The Prime Minister’s failure to secure a majority at the General Election has made for a turbulent start to the new Parliament.
A deal has now been done to secure a ‘confidence and supply’ arrangement with the Democratic Unionist Party and the Queen has delivered the Government’s legislative programme for the next two years.
Brexit and DEFRA
With an estimated 80% of legislation affecting the Department for Environment, Food and Rural Affairs (DEFRA) coming from the EU, the next parliamentary session will be crucial for the environment. There's a huge opportunity to make good on the Conservatives’ manifesto commitment to "be the first generation to leave the environment in a better state than we inherited it".
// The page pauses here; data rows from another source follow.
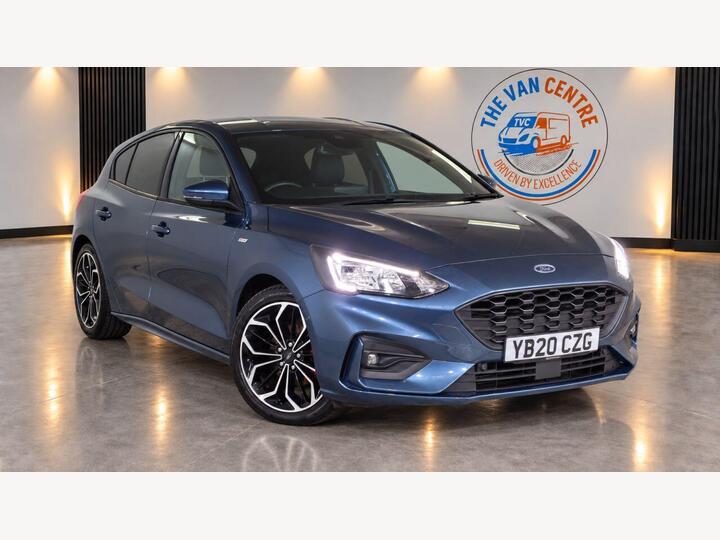 Ford FOCUS 1.0T EcoBoost ST-Line X Euro 6 (s/s) 5dr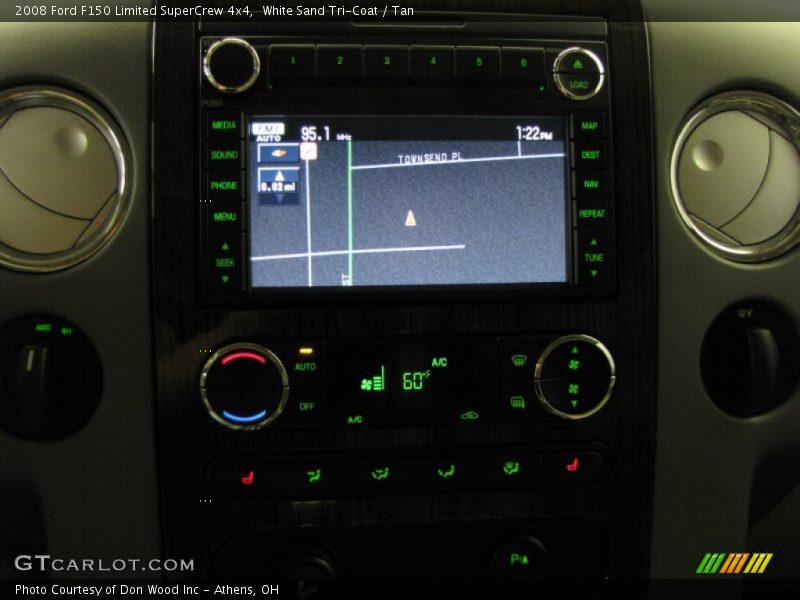White Sand Tri-Coat / Tan 2008 Ford F150 Limited SuperCrew 4x4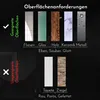 Bürstenking Toilettenpapierhalter ohne Bohren – moderner Produktbild-Vorschau 5
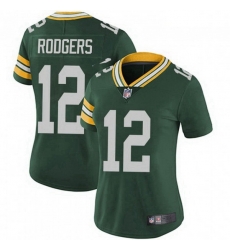 Women Nike Green Bay Packers 12 Aaron Rodgers Green Vapor Limited Jersey Women Nike Green Bay Packers 12 Aaron Rodgers Green Vapor Limited Jersey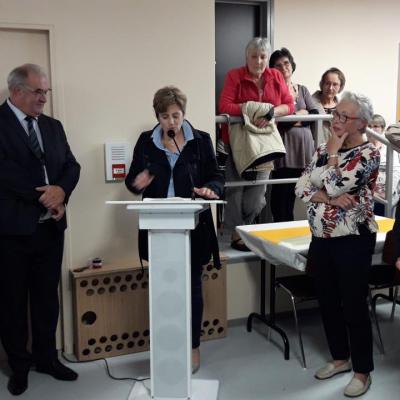 Discours de Mme Abadie-Roque, conseillère départementale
Brexit was the focus of the Queen’s Speech and large amounts of legislation will be necessary to make this happen. A key part of this is the proposed new Agriculture Bill which must provide clarity for landowners and signal that rewarding public benefit will be at the heart of the new approach, promoting far better interplay between farming and forestry in the future than has been the case in the past.
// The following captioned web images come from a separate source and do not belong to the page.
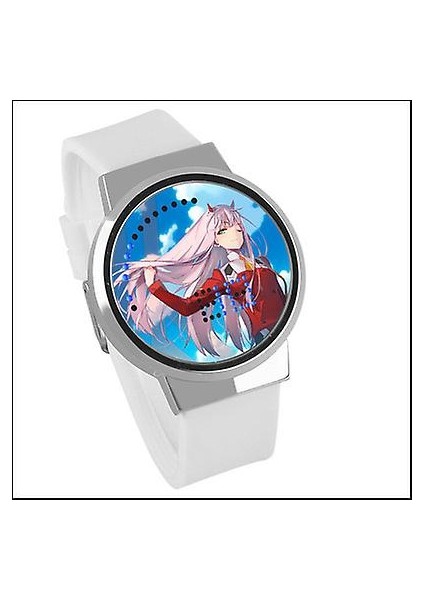 Lbq-Su Geçirmez Aydınlık LED Dijital Dokunmatik Izle - Franxx'te Sevgilim (Yurt Dışından)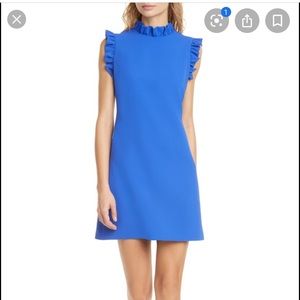 Alice and Olivia Elsa Ruffle Dress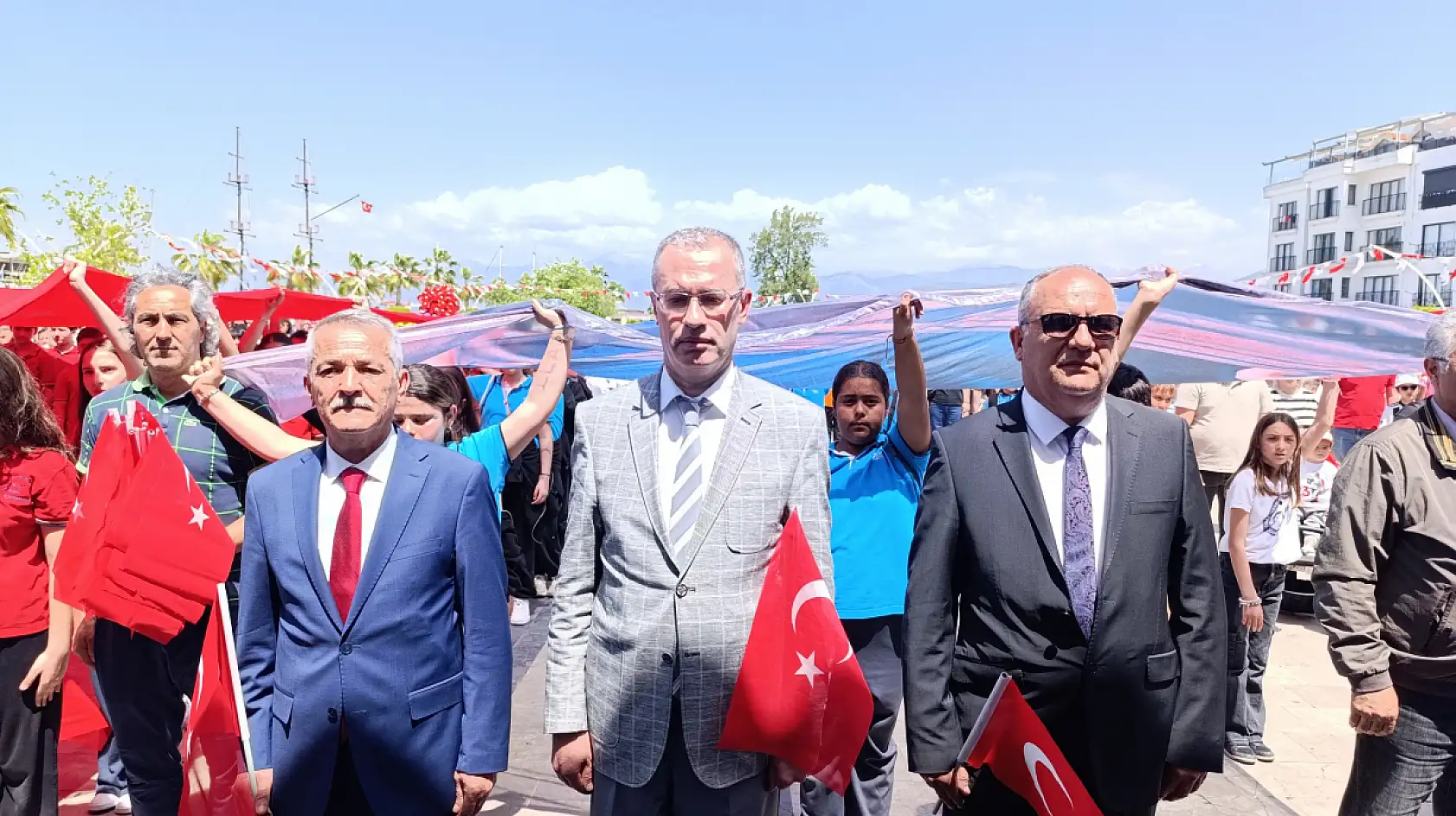 16. Uluslararası Altın Güneş Fethiye Çocuk Festivali coşkuyla kutlandı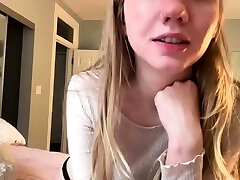 Blonde teen Sierras first erotic masturbation with son ultra lingerie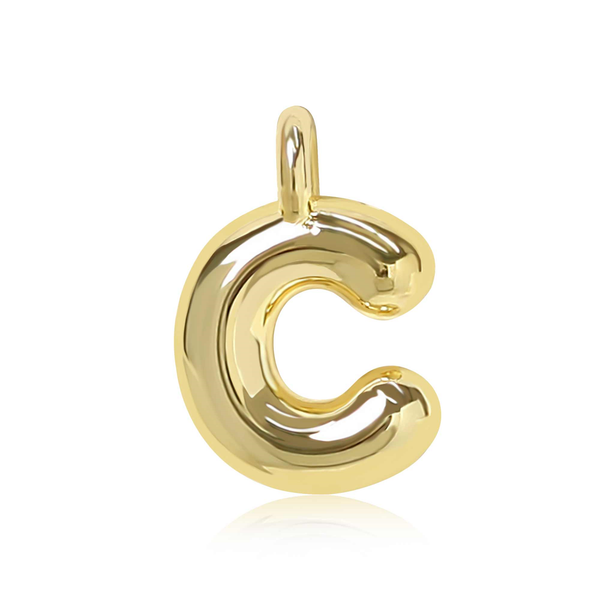 DeScenza Collection Initial Pendant DeScenza Diamonds Boston, MA
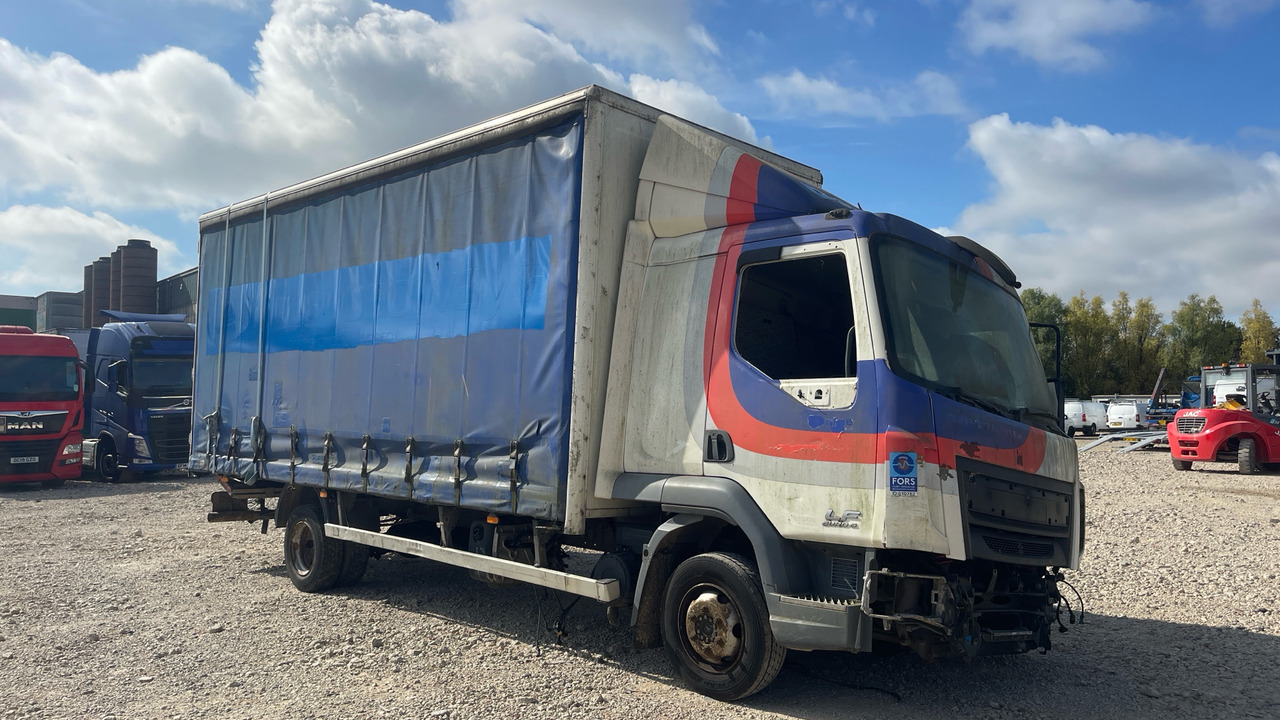 DAF LF 180 - Camion à rideaux coulissants: photos 2 DAF LF 180 - Camion à rideaux coulissants: photos 2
Last week’s sell-out Agroforestry conference organised in partnership with the Soil Association and the Royal Forestry Society, demonstrated the appetite among landowners for exploring the opportunities in this area.
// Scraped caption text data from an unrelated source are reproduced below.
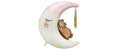 Partydeco Folienballon Teddybär Mond 80x98 cm,
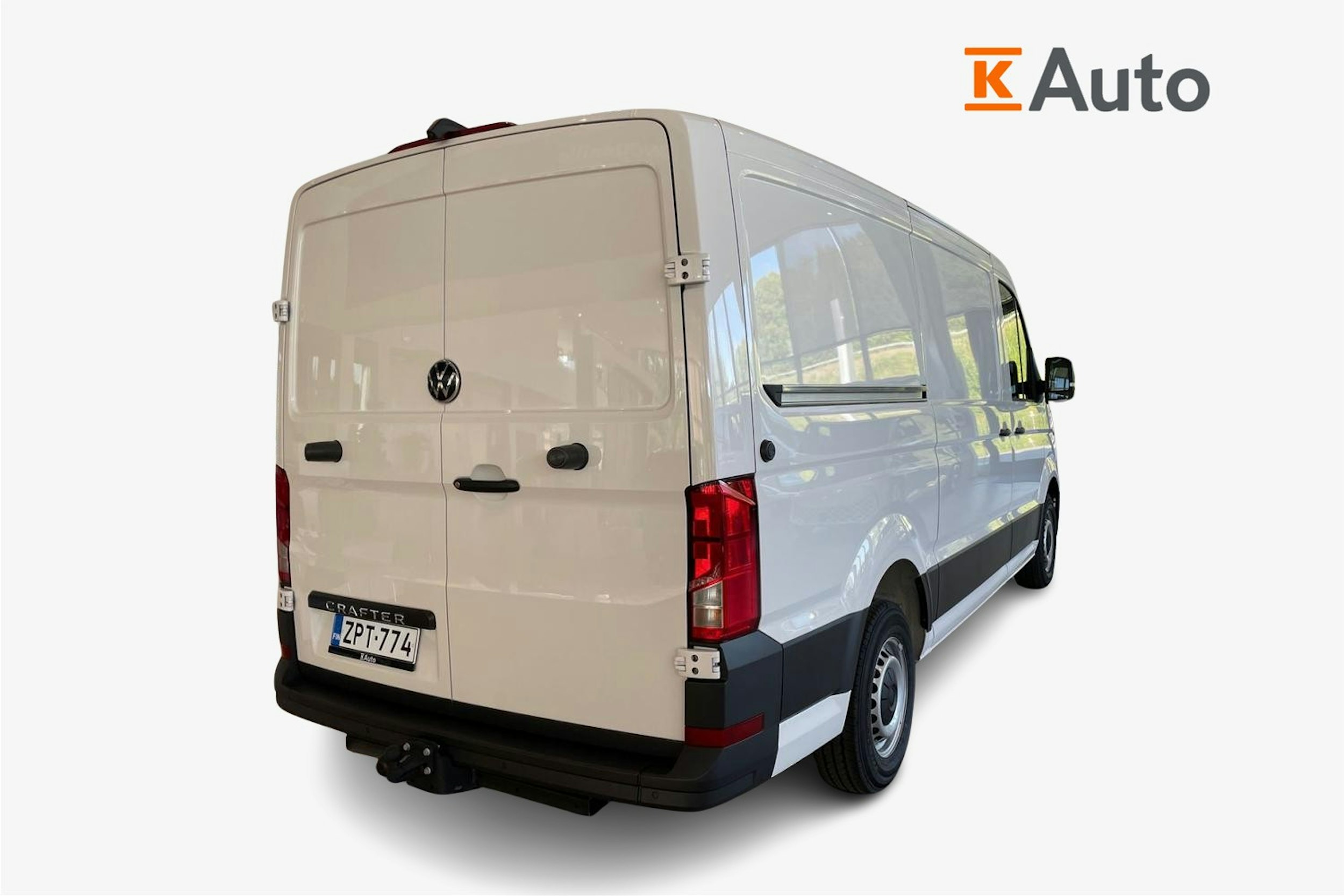 valkoinen Volkswagen Crafter 2025 kuva 2.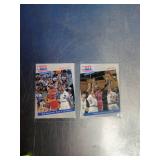Michael Jordan Trading Cards in Sleeves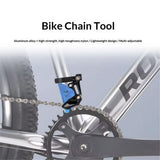Darrahopens Sports & Fitness > Bikes & Accessories > Bicycle Parts Chain Guide Mountain Bike, Chain Guide Direct Mount Chainring Guard Perfect for Most Bicycle Road Bike Mountain Bike Fixie (Aluminum Alloy, Black)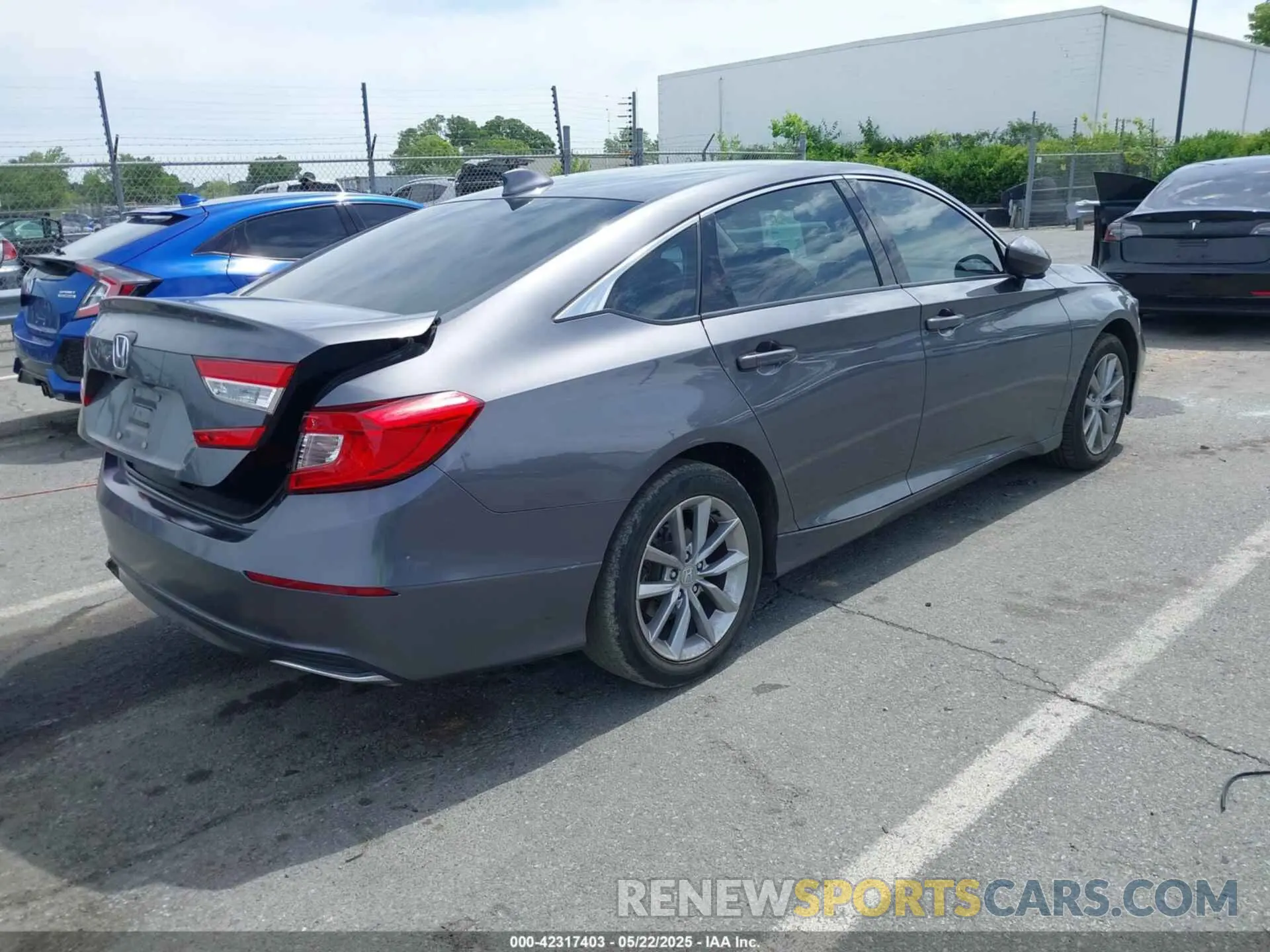 4 Photograph of a damaged car 1HGCV1F16MA053601 HONDA ACCORD 2021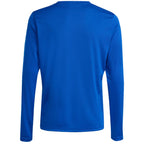 adidas Entrada 26 Long Sleeve Jersey Kids' Shirt, Blue, KF5886
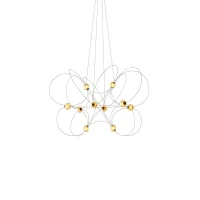 DCW Munari 10 suspension lamp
As the UK prepares to leave the EU, as part of the Greener UK alliance of environmental NGOs we're working to ensure that the range of EU legislation which helps to protect the UK’s cherished landscapes, wildlife and natural environment is safeguarded and, wherever possible, enhanced.
The Government must now press on with its manifesto commitment to improve protection for ancient woodland. This includes demonstrating that lessons have been learned from Phase 1 of the controversial HS2 route – which condemned 63 ancient woods to loss or damage – as the Government progresses with Phase 2, which looks set to impact a minimum of 24 ancient woods.
The Housing White Paper published in the last Parliament proposed to strengthen protection for this precious, irreplaceable habitat and more than 15,000 of our supporters responded to the consultation by calling for changes to be made to the National Planning Policy Framework (NPPF) to ensure this aspiration is translated into action.
The Government must also now progress its very welcome manifesto commitments to safeguard street trees valued by communities and increase planting rates as part of its intention to help ensure that our towns and cities are healthy, well-designed and well-tended places, and to take action against poor air quality in urban areas.
Unlike many of the more controversial aspects of the manifesto, these are policies that MPs of all sides can support and there is no reason not to proceed with them swiftly. As laid out in a previous blog , several of the main parties made welcome tree-related manifesto commitments in the run-up to the Election.
We are working behind the scenes to help deliver on these commitments, and will be exploring how to kick-start the debate on protecting ancient woodland given the crowded parliamentary agenda, at the next meeting of the All-Party Group on Ancient Woodland and Veteran Trees, which is open to all members of both Houses of Parliament and will take place on 11th July.